FDA Grants Breakthrough Therapy Designation to DS-8201 for HER2-Positive Metastatic Breast Cancer
On August 29, Daiichi Sankyo announced that the U.S. Food and Drug Administration (FDA) has granted Breakthrough Therapy designation to DS-8201, an investigational HER2-targeting antibody-drug conjugate, for the treatment of patients with HER2-positive, locally advanced or metastatic breast cancer who have been treated with trastuzumab (Herceptin) and pertuzumab (Perjeta) and have disease progression after therapy with ado-trastuzumab emtansine (also known as T-DM1 [Kadcyla]).
Currently, there is no FDA-approved therapy for patients with HER2-positive metastatic breast cancer with disease progression following treatment with the other HER2-targeting agents trastuzumab, pertuzumab, and ado-trastuzumab emtansine.
“The Breakthrough Therapy designation for DS-8201 in HER2-positive metastatic breast cancer acknowledges the unmet medical need these patients face when currently approved treatments no longer control their disease,” said Antoine Yver, MD, MSc, Executive Vice President and Global Head, Oncology Research and Development, Daiichi Sankyo. “We remain committed to rapidly progressing the development of DS-8201 and look forward to working closely with the FDA to potentially bring this new treatment option to patients with metastatic breast cancer as quickly as possible.”

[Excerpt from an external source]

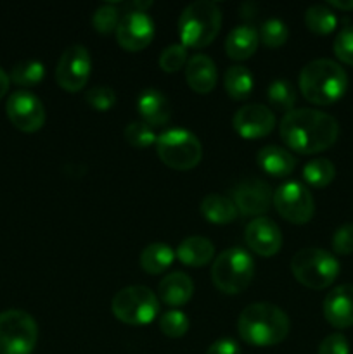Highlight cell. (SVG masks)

The Breakthrough Therapy designation was granted based on the results of the ongoing phase I study assessing the safety, tolerability, and preliminary efficacy of DS-8201. In the phase I study, no dose-limiting toxicities were observed, and the maximum tolerated dose was not reached. Preliminary results of DS-8201 from a subgroup analysis of HER2-expressing metastatic breast cancer pretreated with trastuzumab, pertuzumab, and ado-trastuzumab emtansine were recently presented by Doi et al at the 2017 ASCO Annual Meeting.
About DS-8201
DS-8201 is a “smart” chemotherapy comprising a humanized HER2 antibody attached to a novel topoisomerase I inhibitor (DXd) payload by a tetrapeptide linker. It is designed to deliver enhanced cell destruction upon release inside the cell and reduce systemic exposure to the cytotoxic payload, as compared to the way chemotherapy is commonly delivered.
In addition to Breakthrough Therapy designation, the FDA has granted Fast Track designation to DS-8201 for the treatment of HER2-positive unresectable and/or metastatic breast cancer in patients with disease progression after prior treatment with HER2-targeted therapies including ado-trastuzumab emtansine.
The content in this post has not been reviewed by the American Society of Clinical Oncology, Inc. (ASCO®) and does not necessarily reflect the ideas and opinions of ASCO®.